Cucchi, la difesa incolpa i medici: «Morto per le loro negligenze, il pestaggio non fu così violento»

23 Apr 2021 14:48 - di Gigliola Bardi
cucchi medici

Stefano Cucchi non sarebbe morto per le botte, ma per le «negligenze» e le «omissioni» dei medici. È la tesi sostenuta dalla difesa del carabiniere Alessio Di Bernardo nel corso del processo d’Appello che si sta celebrando a Roma sul caso del geometra 31enne morto nell’ottobre 2009 all’ospedale Sandro Pertini, dove si trovava per le conseguenze del pestaggio successivo all’arresto.

La difesa incolpa i medici per la morte di Cucchi

«Nessuno nega che ci sia stato un pestaggio, ma non è stato così violento», ha detto l’avvocato Antonella De Benedictis, che difende Di Bernardo, condannato in primo grado a 12 anni per omicidio preterintenzionale. «Stefano Cucchi non è stato ucciso per i ceffoni o pugni.
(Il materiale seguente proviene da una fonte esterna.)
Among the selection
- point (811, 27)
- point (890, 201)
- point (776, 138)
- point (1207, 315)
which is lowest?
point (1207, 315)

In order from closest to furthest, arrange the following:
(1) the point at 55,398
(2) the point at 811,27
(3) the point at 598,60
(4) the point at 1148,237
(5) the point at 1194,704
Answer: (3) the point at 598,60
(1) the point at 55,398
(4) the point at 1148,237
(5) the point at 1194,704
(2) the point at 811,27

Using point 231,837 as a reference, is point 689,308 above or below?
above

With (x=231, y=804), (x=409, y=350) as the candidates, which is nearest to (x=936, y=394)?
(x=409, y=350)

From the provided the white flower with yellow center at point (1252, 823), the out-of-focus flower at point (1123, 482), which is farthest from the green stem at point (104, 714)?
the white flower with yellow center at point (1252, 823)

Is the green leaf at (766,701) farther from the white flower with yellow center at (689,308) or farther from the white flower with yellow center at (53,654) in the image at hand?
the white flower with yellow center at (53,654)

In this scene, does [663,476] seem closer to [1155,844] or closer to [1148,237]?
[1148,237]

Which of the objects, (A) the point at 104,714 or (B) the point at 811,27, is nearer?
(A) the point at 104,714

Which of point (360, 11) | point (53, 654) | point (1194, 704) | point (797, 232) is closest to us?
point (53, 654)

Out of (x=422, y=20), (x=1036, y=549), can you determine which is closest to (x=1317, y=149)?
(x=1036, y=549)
Le persone che lo hanno lasciato morire – ha sostenuto la difesa – sono stati i medici attraverso negligenze ed omissioni, chi ha sbagliato ha pagato penalmente e civilmente con un risarcimento».

«Nessuno lo ha ucciso di botte»

Dunque, per l’avvocato De Benedictis «dire che Di Bernardo lo ha massacrato di botte non è giusto. Ci sono stati degli schiaffi e forse una spinta, che ha fatto cadere Cucchi. Chi lo ha fatto ha sbagliato e deve pagare, ma non è stato un violento pestaggio. Di Bernardo è una brava persona, un padre di famiglia, un carabiniere pluridecorato. Nessuno – ha concluso il legale – ha ucciso di botte Cucchi».
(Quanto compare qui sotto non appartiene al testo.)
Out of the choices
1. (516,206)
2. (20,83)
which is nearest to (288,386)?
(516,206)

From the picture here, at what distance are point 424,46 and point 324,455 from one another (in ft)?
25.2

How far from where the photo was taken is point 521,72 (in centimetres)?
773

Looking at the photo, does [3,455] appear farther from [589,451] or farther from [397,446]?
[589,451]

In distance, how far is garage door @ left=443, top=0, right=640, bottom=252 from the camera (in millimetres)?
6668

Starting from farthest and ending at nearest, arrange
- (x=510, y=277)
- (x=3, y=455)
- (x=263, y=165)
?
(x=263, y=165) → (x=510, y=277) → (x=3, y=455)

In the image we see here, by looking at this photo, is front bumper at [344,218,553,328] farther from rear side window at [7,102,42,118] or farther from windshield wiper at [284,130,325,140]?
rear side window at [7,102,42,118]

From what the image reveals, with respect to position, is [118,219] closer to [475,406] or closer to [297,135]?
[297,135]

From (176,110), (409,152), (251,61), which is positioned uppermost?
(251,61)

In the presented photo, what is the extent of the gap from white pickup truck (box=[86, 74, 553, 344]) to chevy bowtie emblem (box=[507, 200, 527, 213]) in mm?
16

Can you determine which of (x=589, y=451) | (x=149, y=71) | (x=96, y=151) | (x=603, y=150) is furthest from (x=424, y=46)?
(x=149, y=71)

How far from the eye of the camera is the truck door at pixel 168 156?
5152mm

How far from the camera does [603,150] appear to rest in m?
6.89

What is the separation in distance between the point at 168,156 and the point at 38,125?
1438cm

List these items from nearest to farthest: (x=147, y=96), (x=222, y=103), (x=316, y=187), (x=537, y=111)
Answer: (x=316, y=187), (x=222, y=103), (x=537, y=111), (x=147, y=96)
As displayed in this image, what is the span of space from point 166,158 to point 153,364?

Le richieste del Pg nel processo d’Appello

Oltre che per Di Bernardo, il processo di primo grado si è concluso con la stessa condanna anche per il carabiniere Raffaele D’Alessandro. Per loro ora il Pg Roberto Cavallone ha chiesto di escludere le attenuanti generiche e portare la condanna a 13 anni. L’accusa ha chiesto anche di aumentare a 4 anni e sei mesi la condanna del maresciallo Roberto Mandolini, accusato di falso e condannato in primo grado a 3 anni e mezzo. Chiesta, invece, l’assoluzione dall’accusa di falso per Francesco Tedesco, il vicebrigadiere che con la sua testimonianza ha indicato Di Bernardo e D’Alessandro come autori del pestaggio.